Work to complete:
1. Transcribe the part of the immersive theater article that opens with the words containing "Last month Heineken" and closes with "how it went down.".
2. Go on with the article about the history of immersive theater from the point where it stops.

Quoted text:
⟨

How Immersive Theater Changed Entertainment Forever

by Awl Sponsors

This is the first in a three-part series about the history of interactive theater, presented by Heineken. We’ll be rolling out the second and third installments next week right here on The Awl. Make sure to check in next Monday and Friday for more content to satisfy your historical curiosity.

Last month Heineken pulled off an epic experience for some unsuspecting New Yorkers when they invited them to an interactive theater production, “The Guest of Honor,” that invited them to become stars of the show. Check this video out to see how it went down.

Cool, huh? As it happens, this groundbreaking form of entertainment has a rich history. In this series brought to you by Heineken, we’re exploring a burgeoning art form that encourages audiences to be actors, not spectators. In this installment we’re learning about the early roots of interactive theater.

The delineation between audience and performer has been blurry since the dawn of entertainment, with early man’s shamans reaching heightened states of consciousness alongside an audience of actors. Evidence of this activity has been discovered all over the world, in every tribe and tongue, which says something about the universality of participatory theater.

⟩

Stored data:
⟨

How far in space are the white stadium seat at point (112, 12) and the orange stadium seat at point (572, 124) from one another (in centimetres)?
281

⟩

Set of answers:
1.
Last month Heineken pulled off an epic experience for some unsuspecting New Yorkers when they invited them to an interactive theater production, “The Guest of Honor,” that invited them to become stars of the show. Check this video out to see how it went down.

2.
Typically a shaman would go into a trance or some other divine mode of being, providing them with a unique link to an alternate world. The audience asks for rain, for a harvest, a healing or a birth. The shaman interacts with the spirit world, and in turn the shaman interacts with the audience. The entire village was more than just spectators in these proceedings — they were also actors. It was a way for a tribe to come together to experience something as one.

Here we have the origins of call-and-response, a musical form wherein a leader calls out a command or asks a question and an audience replies with an affirmation or a contradiction. This ancient form of entertainment draws the spectator in and asks him or her to play a role in the performance. We see call and response throughout history in the drum circles and tribal religions across the globe. Throughout the modern era we see call-and-response in military formations, line dances, and the spirituals of the American South. Each of these forms put a new spin on interactive theater, which brings us up to the 20th Century.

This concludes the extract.